Council plans to attract student doctors to stay in Gateshead as GPs announced

Newcastle and Gateshead Clinical Commissioning Group (NGCC) is aiming to entice more GPs to set up practices and remain in Gateshead.

The NGCC addressed Gateshead council’s Care, Health, and Wellbeing Overview and Scrutiny Committee and outlined the issues with GP retention. Dr Domininc Slowie, medical director of the NGCC, told councillors general practice has become an unattractive option for medical students over the last 20 years.

“Over the last 20 years there has been a relative disinvestment in general practice and primary care”, Dr Slowie told councillors.

Read More: How social prescribing takes the strain off Newcastle's GPs and helps patients to transform their health and their lives

“The Health Foundation, which is a think tank, charity, that look at how we deliver and commission health in this country, looked at the expansion of medical workforce, specifically doctors across the NHS and in the last 20 years there was a doubling of secondary care and the number of GPs stood still.”

“General practice is not seen as an attractive career anymore. There is a lot of media context being said about general practice which is maybe the most negative that certainly I have seen in my career.”

Dr Slowie also described high rates of burnout among GPs and pension anomalies making it more financially viable for GPs to retire early rather than have their pensions penalised.

To make general practice more appealing in the area the group proposes to offer more flexible working conditions. The group secured funding for a flexible working hub for the next 24 months. All 29 practices within Gateshead are eligible for support for GPs, nurses, and administration staff.

This initiative has already been deemed a success by the group as several “skilled staff” signed up to the plan to help plug gaps in the workforce.

A five year plan is also under way to build links with regional medical schools and begin placement programmes and work experience in primary care.

Councillors were told pressure needs to be lifted from GPs with the help of other care providers, and informing the public GP appointments may not always be the best course of action and other resources and care providers are available such as pharmacists.

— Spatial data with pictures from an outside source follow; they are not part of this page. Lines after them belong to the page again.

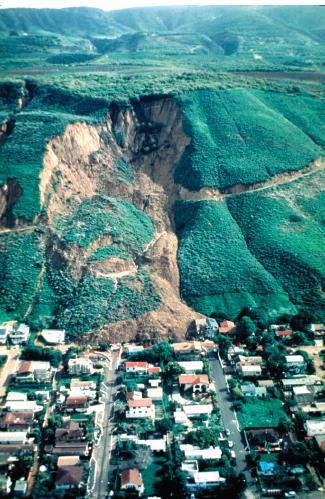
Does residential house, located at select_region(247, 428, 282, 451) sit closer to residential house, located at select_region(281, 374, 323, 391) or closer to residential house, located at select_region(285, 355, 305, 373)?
residential house, located at select_region(281, 374, 323, 391)

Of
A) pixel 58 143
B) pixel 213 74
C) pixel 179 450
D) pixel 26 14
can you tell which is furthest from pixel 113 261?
pixel 26 14

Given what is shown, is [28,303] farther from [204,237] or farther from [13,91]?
[13,91]

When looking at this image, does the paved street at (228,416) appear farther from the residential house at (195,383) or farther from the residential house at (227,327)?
the residential house at (227,327)

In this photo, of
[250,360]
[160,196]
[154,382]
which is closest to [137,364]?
[154,382]

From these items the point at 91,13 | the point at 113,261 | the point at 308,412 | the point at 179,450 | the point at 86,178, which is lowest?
the point at 179,450

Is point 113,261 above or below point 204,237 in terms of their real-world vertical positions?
below

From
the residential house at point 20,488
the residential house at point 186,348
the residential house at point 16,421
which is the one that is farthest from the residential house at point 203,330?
the residential house at point 20,488

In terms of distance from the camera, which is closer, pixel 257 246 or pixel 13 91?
pixel 257 246
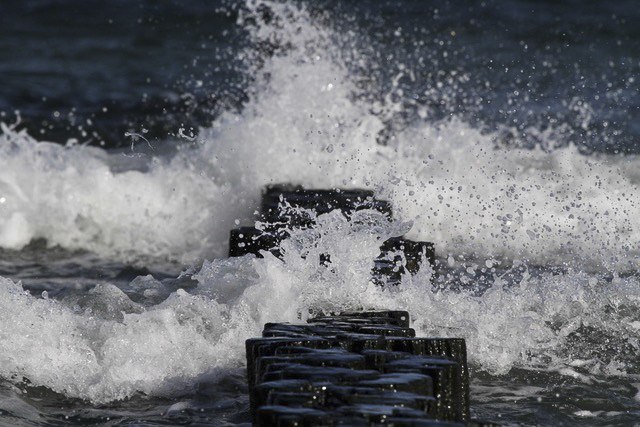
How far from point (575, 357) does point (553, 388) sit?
1.55 ft

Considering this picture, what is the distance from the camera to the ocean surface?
478 centimetres

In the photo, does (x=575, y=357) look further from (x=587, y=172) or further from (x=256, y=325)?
(x=587, y=172)

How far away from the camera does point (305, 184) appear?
8609 millimetres

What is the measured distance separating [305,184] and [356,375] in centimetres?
543

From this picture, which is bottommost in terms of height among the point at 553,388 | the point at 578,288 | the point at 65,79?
the point at 553,388

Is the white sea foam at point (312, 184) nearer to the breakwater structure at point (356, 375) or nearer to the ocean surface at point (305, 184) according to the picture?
the ocean surface at point (305, 184)

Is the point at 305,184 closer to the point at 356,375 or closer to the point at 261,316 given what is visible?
the point at 261,316

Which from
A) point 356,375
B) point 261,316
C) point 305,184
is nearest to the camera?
point 356,375

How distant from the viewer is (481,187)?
9.29 meters

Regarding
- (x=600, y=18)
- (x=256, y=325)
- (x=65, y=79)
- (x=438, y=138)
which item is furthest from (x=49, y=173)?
(x=600, y=18)

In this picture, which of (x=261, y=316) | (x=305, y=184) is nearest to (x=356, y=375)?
(x=261, y=316)

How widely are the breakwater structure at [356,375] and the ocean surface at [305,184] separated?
59 cm

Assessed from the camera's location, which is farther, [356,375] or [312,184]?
[312,184]

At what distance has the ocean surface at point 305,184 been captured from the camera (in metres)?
4.78
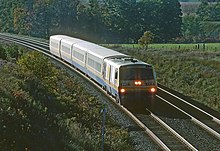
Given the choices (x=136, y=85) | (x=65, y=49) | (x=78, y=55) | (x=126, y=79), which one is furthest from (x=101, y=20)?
(x=136, y=85)

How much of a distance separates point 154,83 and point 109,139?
23.7 feet

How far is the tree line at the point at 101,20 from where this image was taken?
97875 millimetres

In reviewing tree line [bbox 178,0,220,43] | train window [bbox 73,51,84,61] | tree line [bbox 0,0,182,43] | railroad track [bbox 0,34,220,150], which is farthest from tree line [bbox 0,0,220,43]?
railroad track [bbox 0,34,220,150]

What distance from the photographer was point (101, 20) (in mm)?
99438

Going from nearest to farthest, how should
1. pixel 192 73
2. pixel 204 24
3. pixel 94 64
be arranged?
pixel 94 64, pixel 192 73, pixel 204 24

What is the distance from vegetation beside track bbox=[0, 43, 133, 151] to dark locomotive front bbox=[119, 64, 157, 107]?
5.50ft

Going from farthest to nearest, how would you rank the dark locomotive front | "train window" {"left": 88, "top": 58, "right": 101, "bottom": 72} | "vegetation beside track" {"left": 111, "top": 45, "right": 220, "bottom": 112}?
"vegetation beside track" {"left": 111, "top": 45, "right": 220, "bottom": 112}
"train window" {"left": 88, "top": 58, "right": 101, "bottom": 72}
the dark locomotive front

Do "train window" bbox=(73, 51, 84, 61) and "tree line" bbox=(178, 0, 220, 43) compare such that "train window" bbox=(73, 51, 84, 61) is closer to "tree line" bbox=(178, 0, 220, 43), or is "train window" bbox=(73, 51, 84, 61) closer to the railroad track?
the railroad track

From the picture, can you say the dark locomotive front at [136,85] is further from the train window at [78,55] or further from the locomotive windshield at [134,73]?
the train window at [78,55]

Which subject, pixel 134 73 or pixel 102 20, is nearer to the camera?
pixel 134 73

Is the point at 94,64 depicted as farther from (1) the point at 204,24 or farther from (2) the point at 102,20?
(1) the point at 204,24

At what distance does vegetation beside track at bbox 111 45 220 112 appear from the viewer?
29394 mm

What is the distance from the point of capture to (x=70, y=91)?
85.4ft

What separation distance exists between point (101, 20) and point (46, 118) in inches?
3326
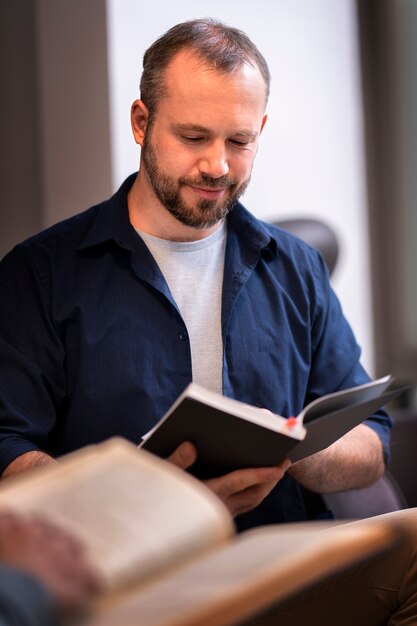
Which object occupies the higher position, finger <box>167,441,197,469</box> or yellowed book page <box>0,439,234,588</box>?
yellowed book page <box>0,439,234,588</box>

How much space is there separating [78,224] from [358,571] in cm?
86

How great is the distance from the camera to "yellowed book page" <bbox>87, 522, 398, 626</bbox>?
2.50 feet

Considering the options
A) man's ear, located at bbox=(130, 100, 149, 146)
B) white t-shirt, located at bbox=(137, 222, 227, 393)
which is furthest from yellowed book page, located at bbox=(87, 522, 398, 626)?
man's ear, located at bbox=(130, 100, 149, 146)

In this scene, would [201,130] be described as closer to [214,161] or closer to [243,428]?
[214,161]

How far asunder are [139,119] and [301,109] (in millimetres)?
1359

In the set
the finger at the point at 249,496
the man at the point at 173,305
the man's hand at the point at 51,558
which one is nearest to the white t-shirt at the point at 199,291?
the man at the point at 173,305

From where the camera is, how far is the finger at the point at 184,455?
1.44 metres

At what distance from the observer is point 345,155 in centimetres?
349

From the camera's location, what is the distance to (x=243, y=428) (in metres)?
1.36

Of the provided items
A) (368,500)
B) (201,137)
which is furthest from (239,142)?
(368,500)

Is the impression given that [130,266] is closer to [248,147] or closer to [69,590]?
[248,147]

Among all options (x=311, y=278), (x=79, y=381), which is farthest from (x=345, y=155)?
(x=79, y=381)

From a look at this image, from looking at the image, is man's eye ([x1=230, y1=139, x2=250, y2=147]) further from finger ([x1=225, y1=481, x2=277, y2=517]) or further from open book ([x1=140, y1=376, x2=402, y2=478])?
finger ([x1=225, y1=481, x2=277, y2=517])

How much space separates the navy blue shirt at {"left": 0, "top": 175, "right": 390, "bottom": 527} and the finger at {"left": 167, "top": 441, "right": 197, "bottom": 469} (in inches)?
14.1
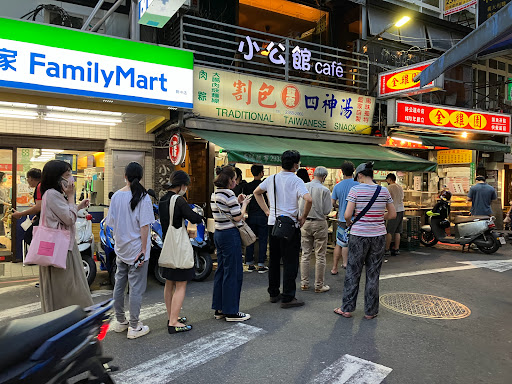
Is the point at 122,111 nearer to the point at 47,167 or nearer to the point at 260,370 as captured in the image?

This service would be the responsibility of care navigators.

Lamelsey councillor Jane McCoid asked how the group intends to combat the perception care navigators "don't know what they are talking about" and encourage more public trust in the role.

Lynn Paterson, portfolio lead, said any concerns raised by a care navigator would be passed to a health professional for consideration, although this would not always be a GP.

Preventative measures were also emphasised as an area of improvement by the group. Schools and communities require messaging about keeping well as opposed to reacting only to ill health.